Beginning at the line that contains "What can you" and ending at the last line of the entries, write out each line exactly; include nothing outside that span.

AVAILABLE DATA -
┄┄┄┄┄┄┄┄┄┄

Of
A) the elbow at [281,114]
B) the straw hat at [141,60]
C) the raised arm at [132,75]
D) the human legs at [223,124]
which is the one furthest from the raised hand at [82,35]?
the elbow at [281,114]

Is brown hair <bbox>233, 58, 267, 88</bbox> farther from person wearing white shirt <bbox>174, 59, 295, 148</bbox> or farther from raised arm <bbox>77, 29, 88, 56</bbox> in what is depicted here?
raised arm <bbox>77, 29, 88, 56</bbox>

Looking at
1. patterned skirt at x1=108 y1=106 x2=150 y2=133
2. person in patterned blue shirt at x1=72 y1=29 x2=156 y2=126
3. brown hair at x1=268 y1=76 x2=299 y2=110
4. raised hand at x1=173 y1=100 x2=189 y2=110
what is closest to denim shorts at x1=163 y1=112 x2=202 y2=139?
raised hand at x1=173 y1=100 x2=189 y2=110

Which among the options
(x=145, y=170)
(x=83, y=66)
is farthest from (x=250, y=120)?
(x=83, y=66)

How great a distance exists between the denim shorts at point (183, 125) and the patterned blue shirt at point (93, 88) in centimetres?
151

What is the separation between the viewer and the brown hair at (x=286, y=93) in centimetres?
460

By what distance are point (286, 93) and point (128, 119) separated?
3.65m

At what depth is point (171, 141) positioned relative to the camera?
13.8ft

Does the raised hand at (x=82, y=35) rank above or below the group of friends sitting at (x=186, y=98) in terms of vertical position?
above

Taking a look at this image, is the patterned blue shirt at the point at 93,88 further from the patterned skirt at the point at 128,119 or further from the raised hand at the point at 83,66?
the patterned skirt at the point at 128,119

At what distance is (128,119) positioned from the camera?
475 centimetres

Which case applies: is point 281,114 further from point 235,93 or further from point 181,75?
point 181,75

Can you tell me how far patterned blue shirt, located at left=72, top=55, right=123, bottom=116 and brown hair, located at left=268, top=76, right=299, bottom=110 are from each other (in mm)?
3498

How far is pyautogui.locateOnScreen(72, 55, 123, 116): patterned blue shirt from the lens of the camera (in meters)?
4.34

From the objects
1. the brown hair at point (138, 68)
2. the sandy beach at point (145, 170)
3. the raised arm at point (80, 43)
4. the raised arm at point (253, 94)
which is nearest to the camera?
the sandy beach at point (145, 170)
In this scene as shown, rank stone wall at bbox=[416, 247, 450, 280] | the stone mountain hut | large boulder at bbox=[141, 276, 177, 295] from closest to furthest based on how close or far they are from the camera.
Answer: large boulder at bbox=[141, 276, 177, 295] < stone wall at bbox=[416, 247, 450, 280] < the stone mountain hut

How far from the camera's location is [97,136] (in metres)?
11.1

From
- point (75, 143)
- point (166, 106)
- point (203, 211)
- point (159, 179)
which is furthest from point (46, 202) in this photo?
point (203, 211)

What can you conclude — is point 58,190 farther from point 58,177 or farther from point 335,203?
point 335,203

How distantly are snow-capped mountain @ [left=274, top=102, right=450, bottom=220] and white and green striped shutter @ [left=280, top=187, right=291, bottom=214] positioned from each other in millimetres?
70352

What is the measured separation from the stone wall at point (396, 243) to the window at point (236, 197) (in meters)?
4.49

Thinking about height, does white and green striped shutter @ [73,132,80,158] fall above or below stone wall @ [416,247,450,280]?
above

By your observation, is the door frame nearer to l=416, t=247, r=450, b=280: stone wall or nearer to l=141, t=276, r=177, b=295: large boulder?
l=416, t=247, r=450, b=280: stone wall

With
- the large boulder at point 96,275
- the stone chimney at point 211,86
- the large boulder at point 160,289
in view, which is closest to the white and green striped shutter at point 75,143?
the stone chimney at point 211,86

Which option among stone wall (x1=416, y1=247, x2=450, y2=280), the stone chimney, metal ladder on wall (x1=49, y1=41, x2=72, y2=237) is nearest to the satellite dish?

┄┄┄┄┄┄┄┄┄┄

EXERCISE RESULT -
What can you conclude — is point 58,190 farther from point 58,177 or farther from point 335,203?
point 335,203

How distantly are snow-capped mountain @ [left=274, top=102, right=450, bottom=220] and white and green striped shutter @ [left=280, top=187, right=291, bottom=214] positioned from each other in millimetres?
70352

What is the measured separation from the stone wall at point (396, 243) to the window at point (236, 197) (in meters)?
4.49

Thinking about height, does white and green striped shutter @ [73,132,80,158] fall above or below stone wall @ [416,247,450,280]?
above

By your observation, is the door frame nearer to l=416, t=247, r=450, b=280: stone wall or nearer to l=141, t=276, r=177, b=295: large boulder?
l=416, t=247, r=450, b=280: stone wall

With
- the large boulder at point 96,275
- the stone chimney at point 211,86
- the large boulder at point 160,289
in view, which is closest to the white and green striped shutter at point 75,143?
the stone chimney at point 211,86

Which option among stone wall (x1=416, y1=247, x2=450, y2=280), the stone chimney, metal ladder on wall (x1=49, y1=41, x2=72, y2=237) is nearest to the satellite dish?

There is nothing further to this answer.